Das Mikrobiom macht etwa die Hälfte des menschlichen Körpers aus und hat einen großen Einfluss auf das Wohlbefinden des Menschen. Nun hat sich gezeigt, dass das Gleichgewicht der Mikroben im menschlichen Darm erheblich von morgens bis abends und noch mehr je nach Jahreszeit variiert. Vor allem von Sommer zu Winter scheint sich das Mikrobiom tiefgreifend zu verändern.
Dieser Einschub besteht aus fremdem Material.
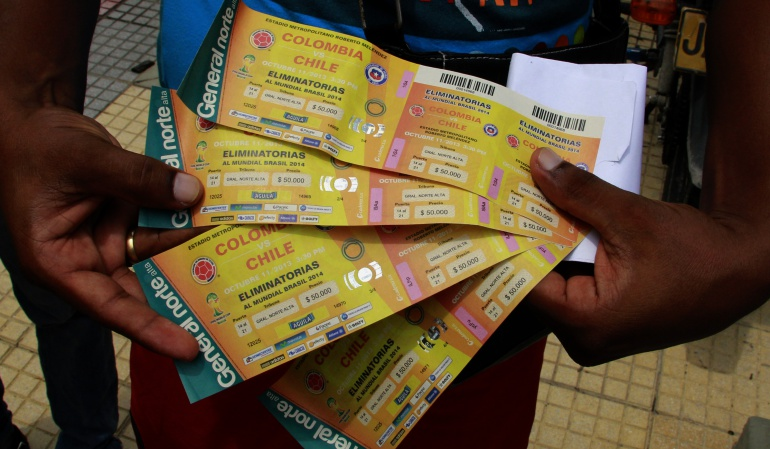Habrá vigilancia especial a la venta de boletas del juego Colombia - Paraguay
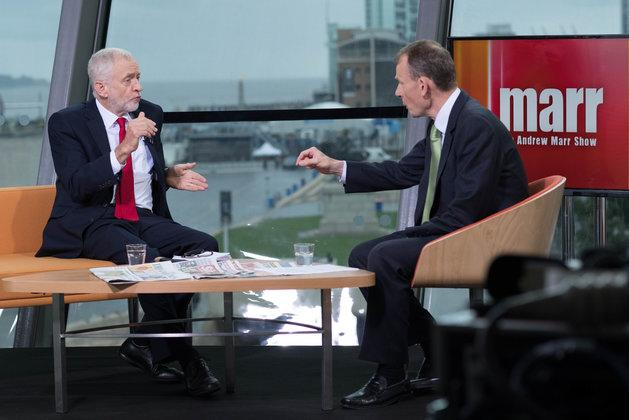 Labour leader Jeremy Corbyn is interviewed by the BBC's Andrew Marr in Liverpool, during the party's annual conference in the city.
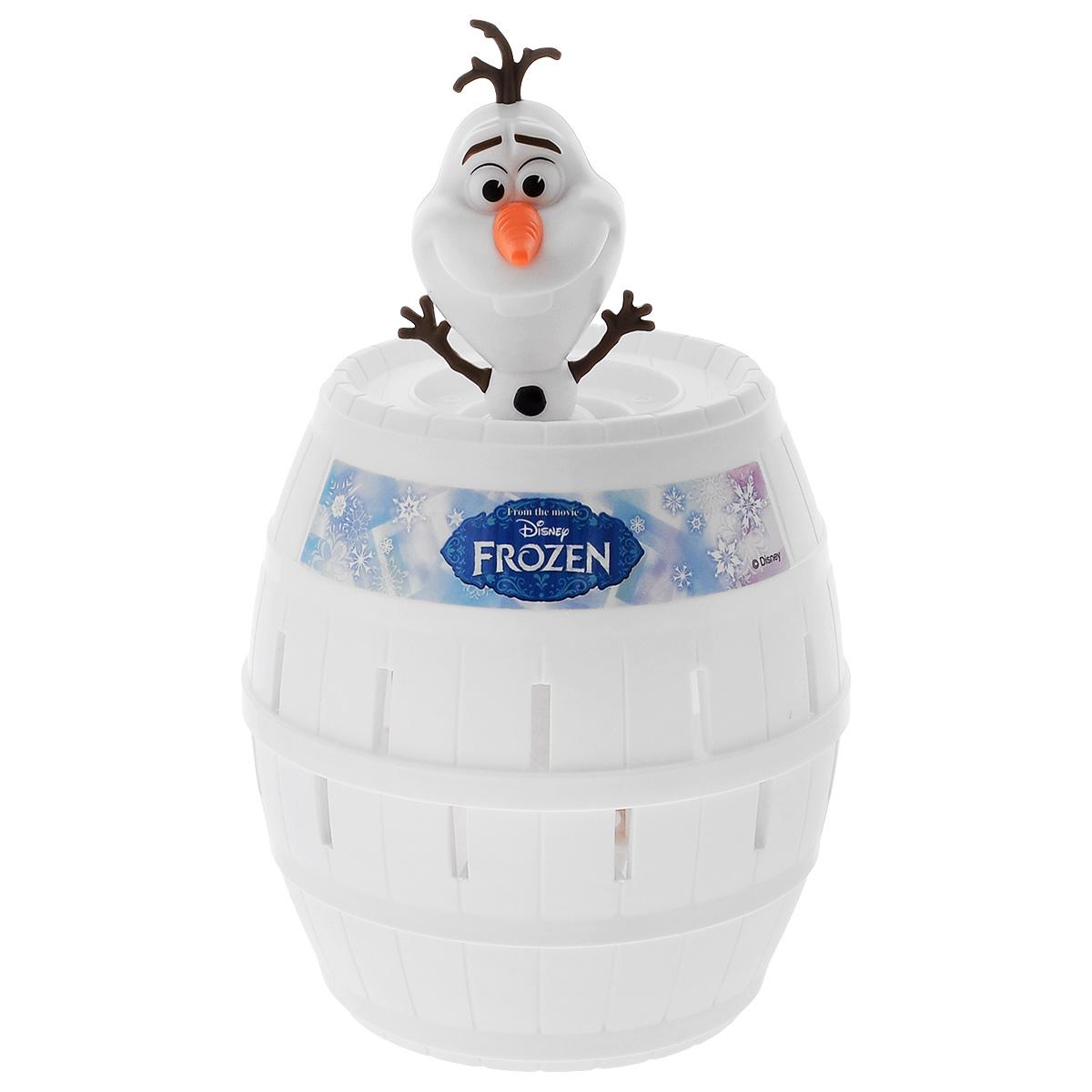 Игровой набор Disney Frozen Освободи ОлафаT72389Игровой набор Disney Frozen Освободи Олафа - это прекрасный подарок для вашего ребенка. Игрушка выполнена из качественных материалов. Набор включает в себя Олафа, бочонок, льдинки и лист с наклейками. Для игры необходимо отделить льдинки от рамки, приклеить наклейки на внешнюю и обратную сторону льдинки и посадить Олафа в бочонок. Теперь приготовьтесь к взрыву смеха и веселья с этой увлекательной игрой, которая заставит игроков затаить дыхание в ожидании развязки - чья льдинка освободит Олафа из бочонка. Ваш ребенок часами будет играть с этим набором, придумывая различные истории. Порадуйте его таким замечательным подарком! Количество игроков: от 2 до 4.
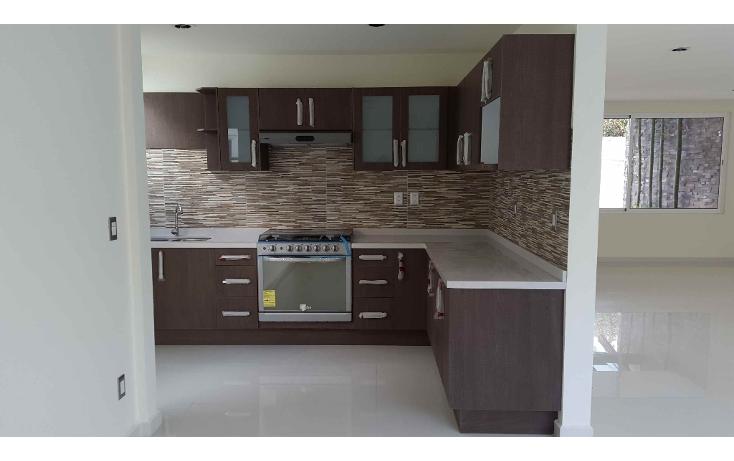 Foto de casa en venta en  , santa mar?a regla, metepec, m?xico, 1280673 No. 04
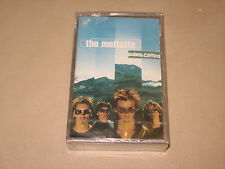 THE MOFFATTS - Submodalities - MC Cassette tape 2000/2542 NEW & SEALED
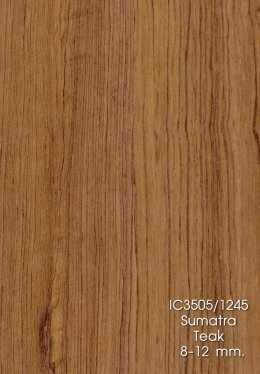 IC3505/1245 LAMINATE ICON 8-12 mm.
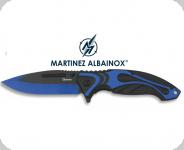 Couteau Pliant TRIBAL / Bleu et Noir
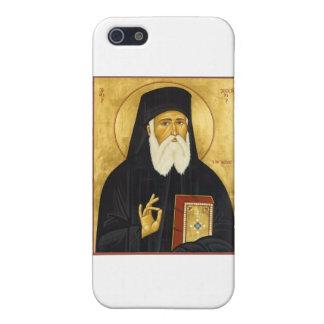 Icono del St. Nektarios iPhone 5 Fundas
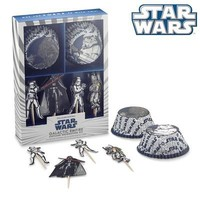 Star Wars Cupcake Decorating Kit Galactic Empire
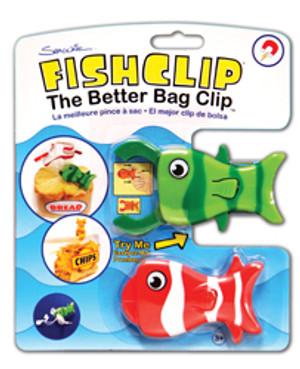 Fish Clip Set of 2pcs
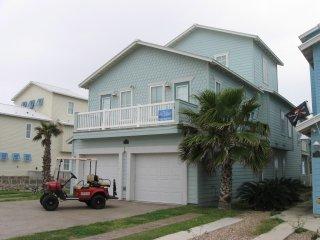 Banyan Beach Home 913 ~ RA150881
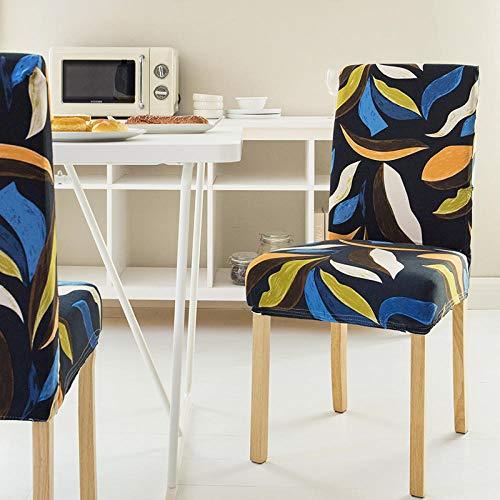AHKGGM Fundas Sillas Comedor Pack De 8 Azul Fundas Sillas Comedor Hojas Abstractas Fundas Elásticas Chair Covers Lavables Desmontables Cubiertas Adecuado para Boda, Hogar, Restaurante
Dies zeige eine Studie, die auf der Digestive Disease Week® (DDW) 2023 (6.–9. Mai in Chicago und virtuell) vorgelegt werden soll (Abstract 395).
Dynamische Schwankungen
„Die saisonalen Schwankungen, die wir bei Erkrankungen wie Allergien oder der Grippe sehen, treten im Zusammenhang mit völlig unterschiedlichen Mikrobiomen auf“, sagte Carolina Dantas Machado, PhD, Hauptautorin der Studie und Forscherin im Labor von Amir Zarrinpar, MD, PhD, an der Universität von Kalifornien, San Diego. „Möglicherweise müssen wir unser Verständnis darüber, wie sich Jahreszeiten auf Gesundheit und Krankheit auswirken, in den Kontext eines Mikrobioms stellen, das viel variabler und dynamischer ist, als wir bisher angenommen haben.“
Daten von 20.000 Stuhlproben
Für die Studie überprüften die Forscherinnen und Forscher Daten von etwa 20.000 Stuhlproben, die vom American Gut Project, dem weltweit größten Citizen-Science-Mikrobiomprojekt, zwischen 2013 und 2019 aus Ländern auf der ganzen Welt gesammelt wurden. Bei der Analyse von Entnahmezeit, -datum und -ort fanden die Forscher, dass fast 60 % der Phyla (verwandte Gruppen von Bakterien) einen ausgeprägten 24-Stunden-Zyklus haben. Saisonale Schwankungen waren sogar noch ausgeprägter, wobei bestimmte Arten von Bakterien im Laufe eines Jahres einem von zwei unterschiedlichen Mustern folgten.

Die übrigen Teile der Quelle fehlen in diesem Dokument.